Exercise:
All of the data below should be printed again word for word, pictures excluded.

[Brief descriptive captions]
-- Opening Marker --

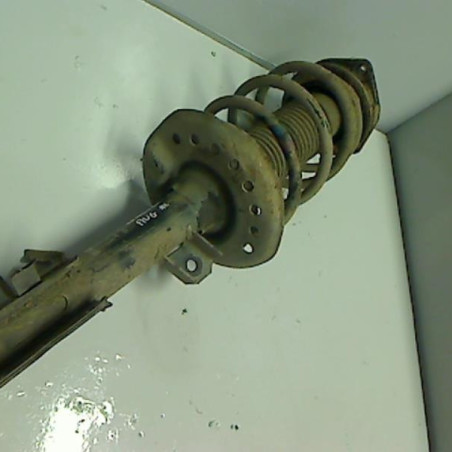 Amortisseur avant gauche NISSAN QASHQAI 1 Photo n°1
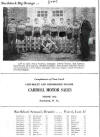 Northfork Big Orange Basketball, 1946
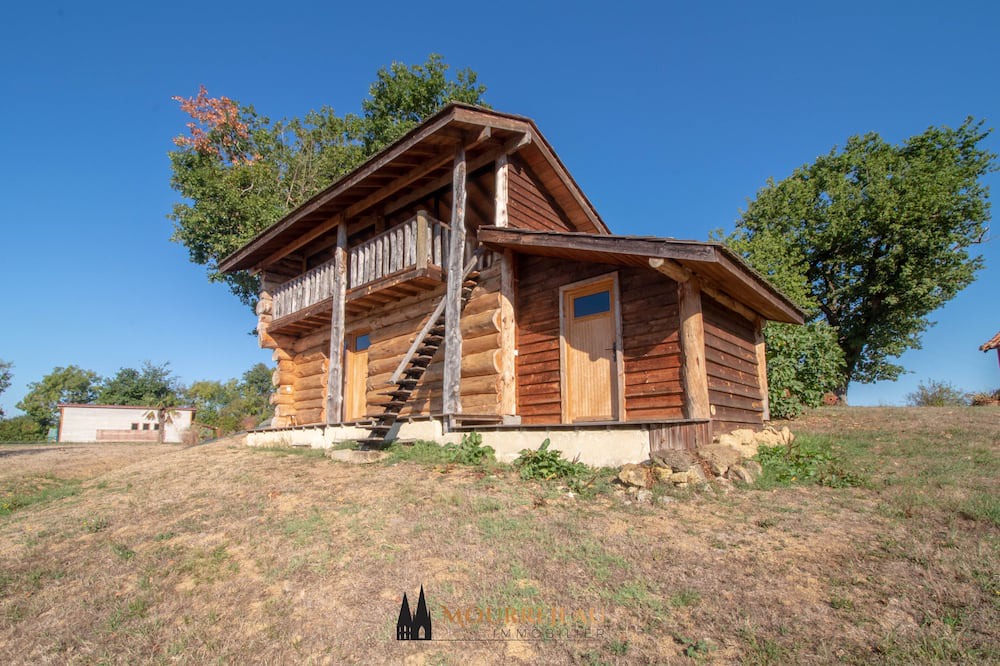 Photo of Outdoor in Bassoues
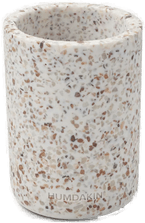 Humdakin Terrazzo vase Ø 10 cm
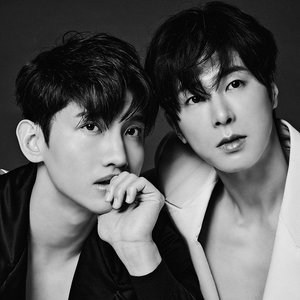 Avatar de 東方神起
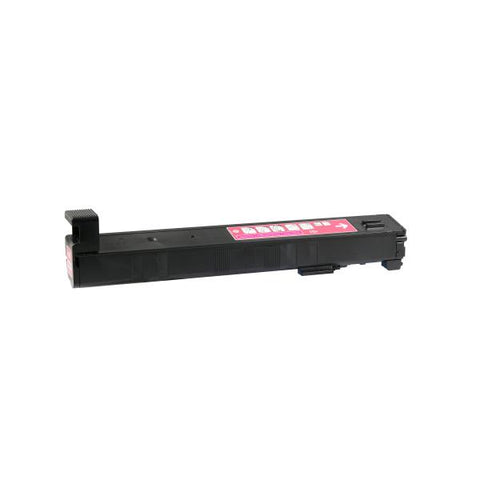Clover Technologies Group, LLC Remanufactured Magenta Toner Cartridge (Alternative for HP CF303A 827A) (32000 Yield)
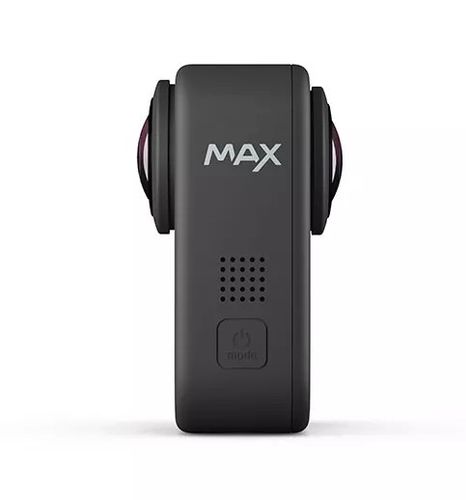 מצלמת אקסטרים GoPro MAX 360
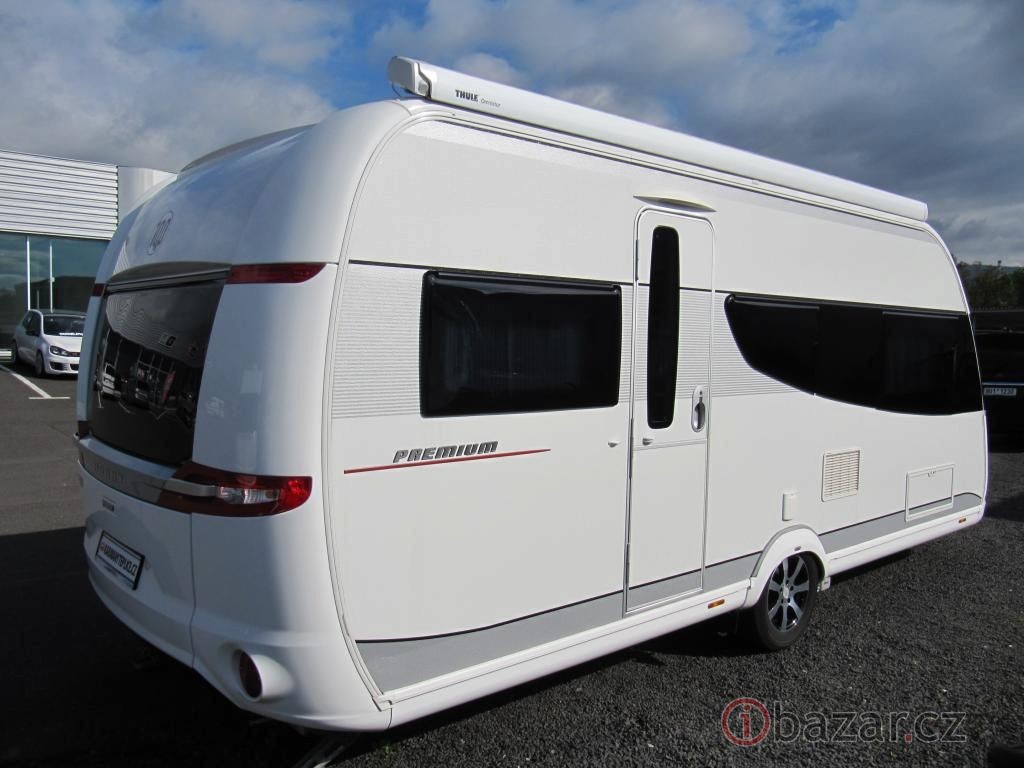 Karavan Hobby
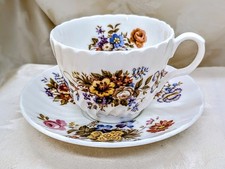 Vintage Aynsley Summertime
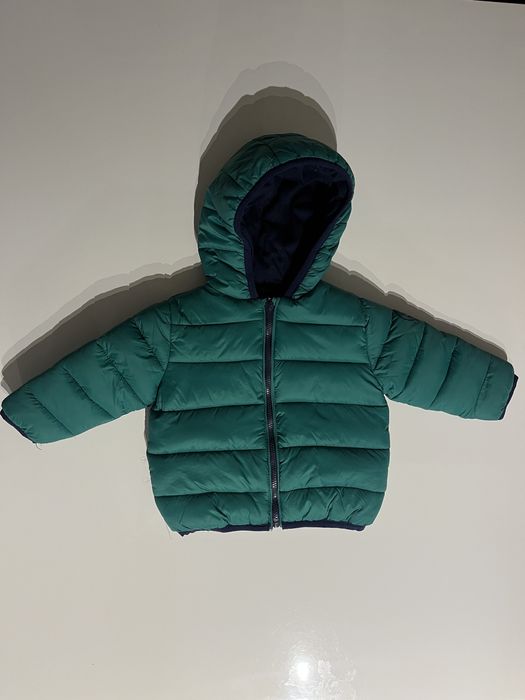 Sprzedam kurtke używana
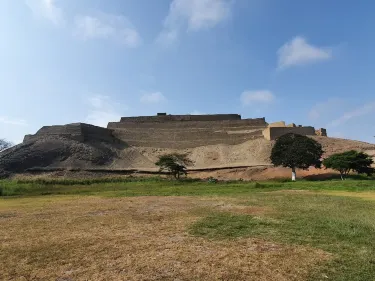 Barranca Province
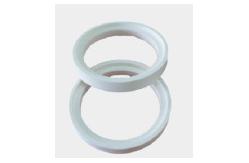 China Versatile High Purity Foam Alumina Ceramics  for Industries supplier
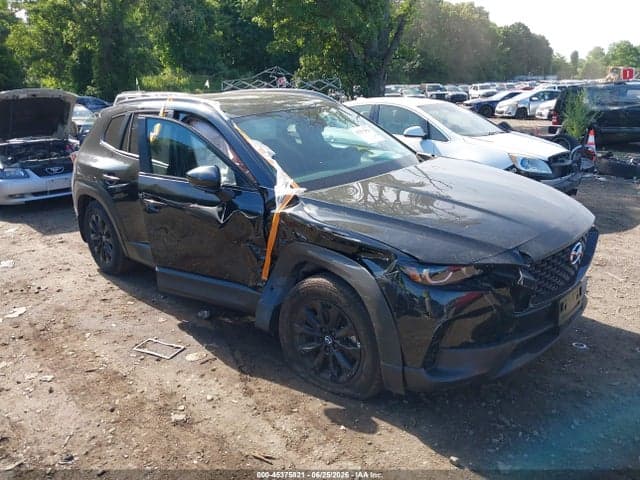 2025 MAZDA CX-50 2.5 S PREMIUM PACKAGE - 1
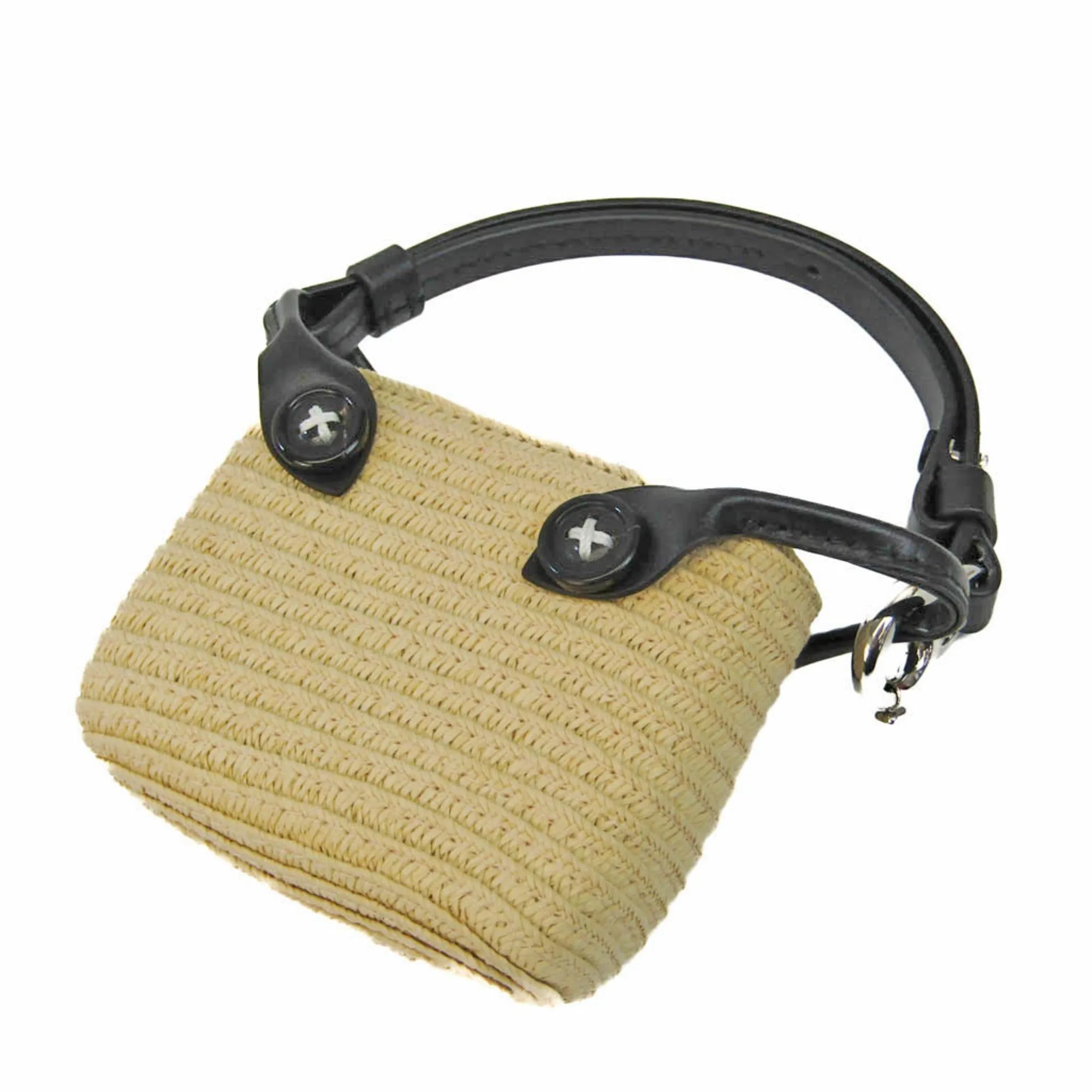 Maison Martin Margiela  Synthetic Clutch Bag (Pre-Owned)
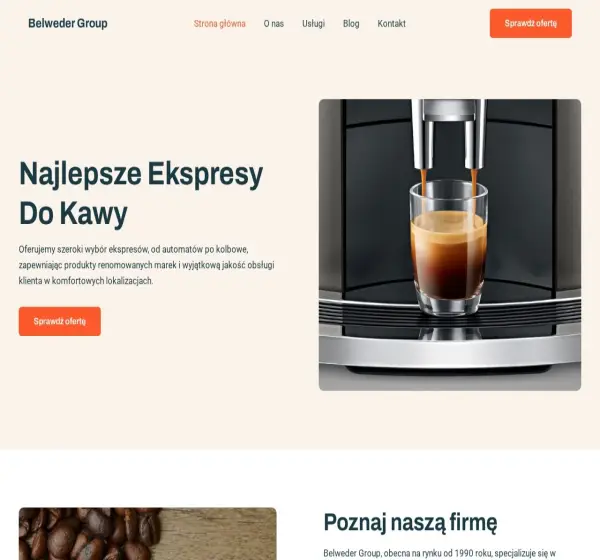 Forum i opinie o belweder.com.pl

-- Closing Marker --

Your solution:
 Amortisseur avant gauche NISSAN QASHQAI 1 Photo n°1
 Northfork Big Orange Basketball, 1946
 Photo of Outdoor in Bassoues
 Humdakin Terrazzo vase Ø 10 cm
 Avatar de 東方神起
Clover Technologies Group, LLC Remanufactured Magenta Toner Cartridge (Alternative for HP CF303A 827A) (32000 Yield)
 מצלמת אקסטרים GoPro MAX 360
 Karavan Hobby
 Vintage Aynsley Summertime
 Sprzedam kurtke używana
 Barranca Province
 China Versatile High Purity Foam Alumina Ceramics  for Industries supplier
 2025 MAZDA CX-50 2.5 S PREMIUM PACKAGE - 1
 Maison Martin Margiela  Synthetic Clutch Bag (Pre-Owned)
 Forum i opinie o belweder.com.pl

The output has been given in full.